** start PASSAGE PROVIDED **

Go Back   Rhinocerus > Newsgroup > Newsgroup comp.soft-sys.sas

Reply
 
Thread Tools Display Modes
  #1 (permalink)  
Old 06-07-2007, 02:04 AM
nospam@HOWLES.COM (Howard Schreier
Guest
 
Posts: n/a
Default Re: PROC FREQ--DATA STEP--MODELING QUESTION

On Wed, 6 Jun 2007 15:15:34 -0500, Tom White <tw2@MAIL.COM> wrote:

>Yes, it looks like I may have to split my table into smaller tables and
>then run my PROC FREQ and then put them back together. I was already
>thinking of that. Thank you.tom


Do the partitioning by means of BY processing. Then there will be no need to
split and reassemble.

>
> ----- Original Message -----
> From: "Gerstle, John (CDC/CCID/NCHHSTP) (CTR)"

** end PASSAGE PROVIDED **
** start STORED RECORDS **

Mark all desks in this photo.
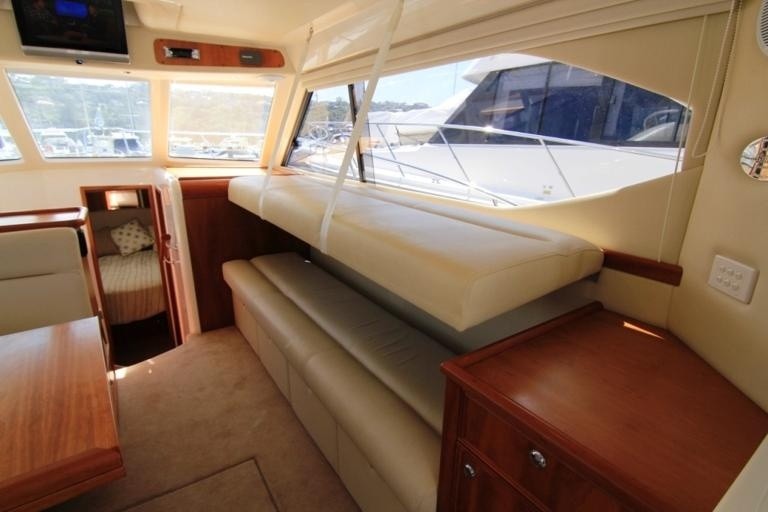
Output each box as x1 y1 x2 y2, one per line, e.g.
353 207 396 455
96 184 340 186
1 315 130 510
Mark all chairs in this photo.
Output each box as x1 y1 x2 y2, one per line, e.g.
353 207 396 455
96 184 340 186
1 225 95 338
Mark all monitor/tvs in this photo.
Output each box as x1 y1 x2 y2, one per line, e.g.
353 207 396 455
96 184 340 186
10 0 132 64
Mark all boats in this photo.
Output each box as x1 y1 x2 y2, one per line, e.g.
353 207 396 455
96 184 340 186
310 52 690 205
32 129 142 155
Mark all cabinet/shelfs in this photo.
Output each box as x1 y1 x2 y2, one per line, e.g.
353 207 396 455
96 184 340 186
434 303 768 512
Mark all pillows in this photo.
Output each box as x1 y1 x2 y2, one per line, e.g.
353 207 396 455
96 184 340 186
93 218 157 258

** end STORED RECORDS **
** start STORED RECORDS **

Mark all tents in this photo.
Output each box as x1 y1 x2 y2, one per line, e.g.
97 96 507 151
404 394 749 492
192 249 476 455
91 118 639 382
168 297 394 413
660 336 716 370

** end STORED RECORDS **

Retype the part of the PROC FREQ forum thread starting at "On Wed, 6 Jun" and ending at "split and reassemble.".

** WRITTEN RESPONSE **
On Wed, 6 Jun 2007 15:15:34 -0500, Tom White <tw2@MAIL.COM> wrote:

>Yes, it looks like I may have to split my table into smaller tables and
>then run my PROC FREQ and then put them back together. I was already
>thinking of that. Thank you.tom


Do the partitioning by means of BY processing. Then there will be no need to
split and reassemble.